Your phrasing "... lots of interesting data ... don't know how to analyze .... PhD candidate to look at it."
Really set of some red flags for me.
Everyone with a huge tranche of data says "we have all of this VALUABLE data but we don't know how to use it."
Then they imagine a scientist with a magic data wand will zap it, and the billions in value will pop out.
The problem with that story is that the data scientist will know many ways of processing the data, but if they do not intimately know what kinds of outcomes would be really valuable, and to whom, they will not know which way to go.
So no matter who you try to connect with, if you cant articulate the kinds of value propositions might exist in the data, the collaboration will likely be sterile.
I agree with one of the other posters, that If you have the money to higher a data scientist, this is probably your best bet. They will have no other agenda, other than trying to uncover value in your data, and they will not need to perform novel research (which the PhD student will need to do.)
If that is not an option, and you think there is novel research to be done on your data, AND you are in a position to invest many MONTHS in teaching this scientist about your data and what is important to do with it, then you are in a position to go hunting.
I agree that professors are the easiest starting point, and they will be mature enough to be able to quickly think about your ideas for the data.
I was a program manager at DARPA where it was my job to get professors interested in my agendas. The thing that I could offer (besides money) they held the greatest sway was DATA.

**DATA SHOWN:**
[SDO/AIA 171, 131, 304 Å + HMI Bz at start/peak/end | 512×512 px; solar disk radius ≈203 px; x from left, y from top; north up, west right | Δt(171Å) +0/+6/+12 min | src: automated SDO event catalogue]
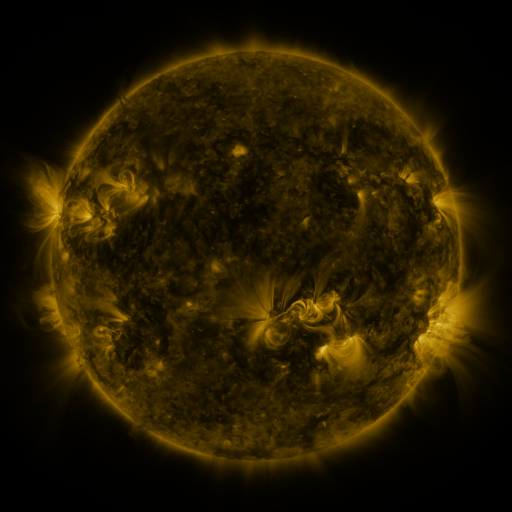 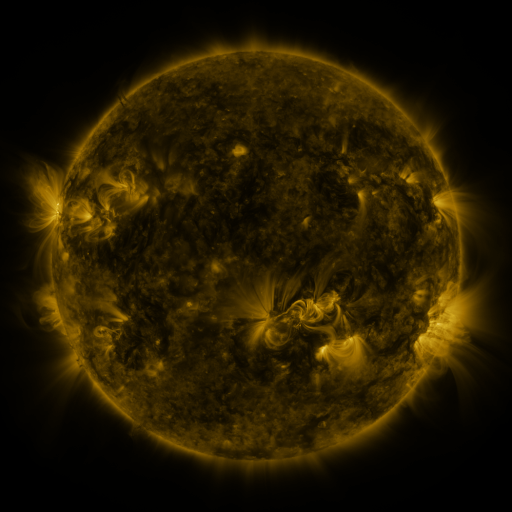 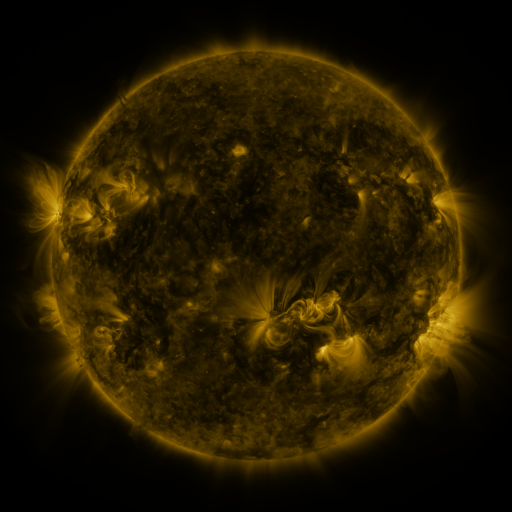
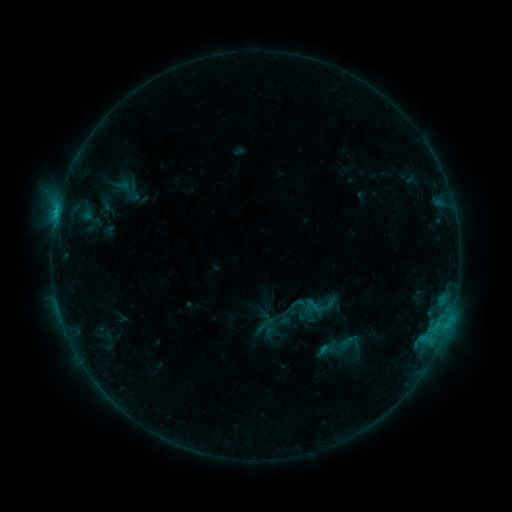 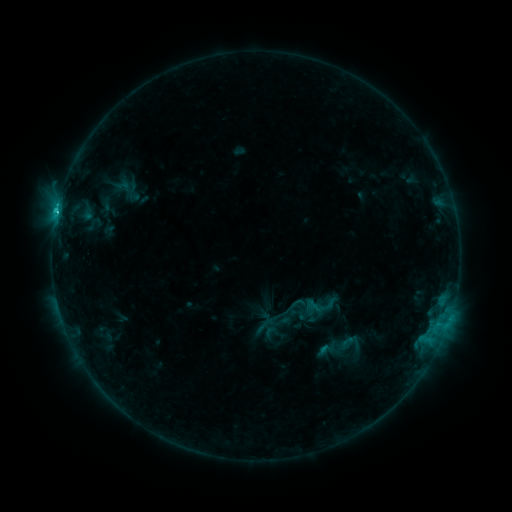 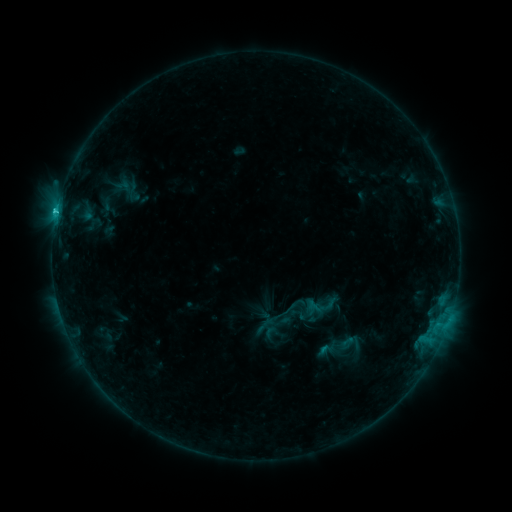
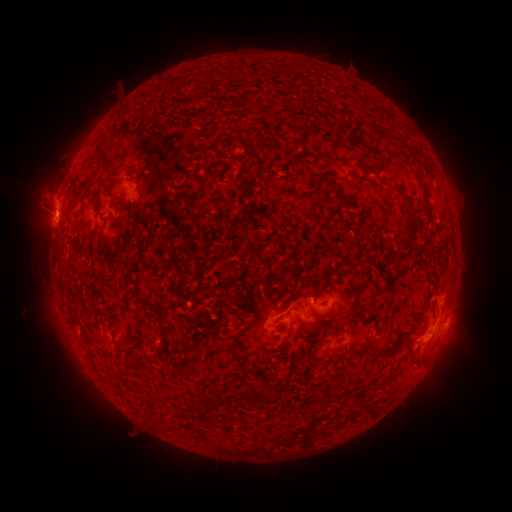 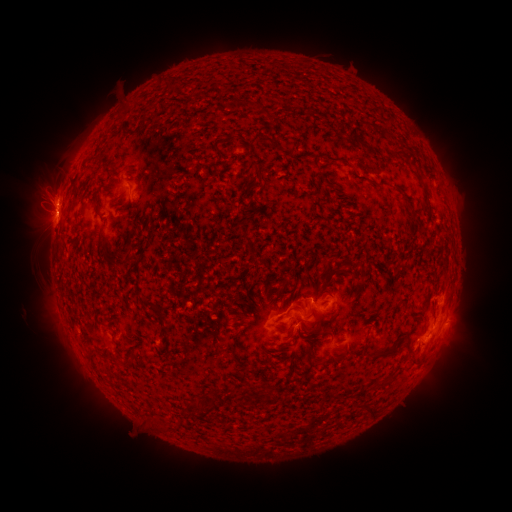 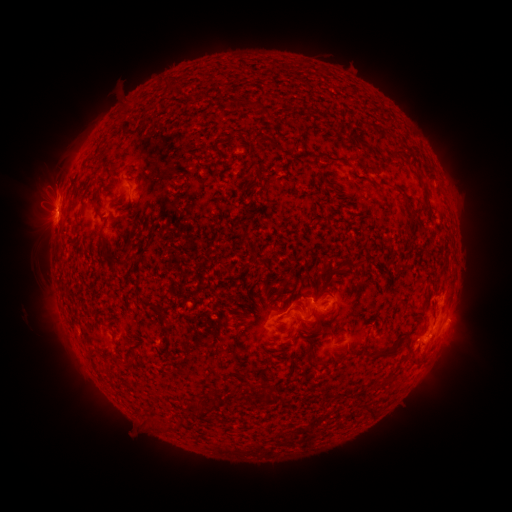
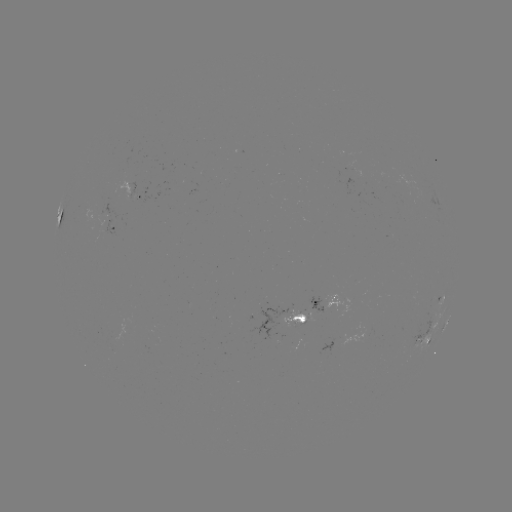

**REQUIREMENTS:**
- A) In the forum post about finding someone to analyze a large body of data, what job did the writer hold at DARPA?
- B) Carry on writing the forum post about finding a scientist to analyze a large body of data, starting after its final sentence.

**ANSWERS BELOW:**
- A) Program manager.

- B)
DATA is magic for the ML/AI researcher. Often they will have ideas, but cannot easily test them out, because they don't have the data to do it. If you offer easy access to easily processed data, AND you offer them the ability to publish at least some aspects of what they uncover with the data, THEN you have something that will turn heads.
Indeed if you try to go fishing to interest, I would LEAD wit the data. write up a description of your dataset. what are the rows and columns, and what kinds of outputs to do you think can be derived from the data.
If you describe data that could be bent to fit the agenda of some professor, THEY WILL TAKE NOTICE.
Once they do, it will be in their interest to collaborate with you. Ideally you can cover 10% of their salary, and a 1/2 time appointment of one of their grad students. They will jump at that, if they think it will further their research agenda, and you will have some freedom to aim the grad student's efforts, if they want that data.
and of course you can also try to turn the grad student to the dark side, and convince them to leave their PhD and join you.... but don't let the prof know of that nefarious agenda. btw, cash will likely NOT work... you will need to offer equity and a dream of 'making it' still grad students at strong research institutes often have that hack 80 hours a week mentality that you might want in a sweat equity kind of guy.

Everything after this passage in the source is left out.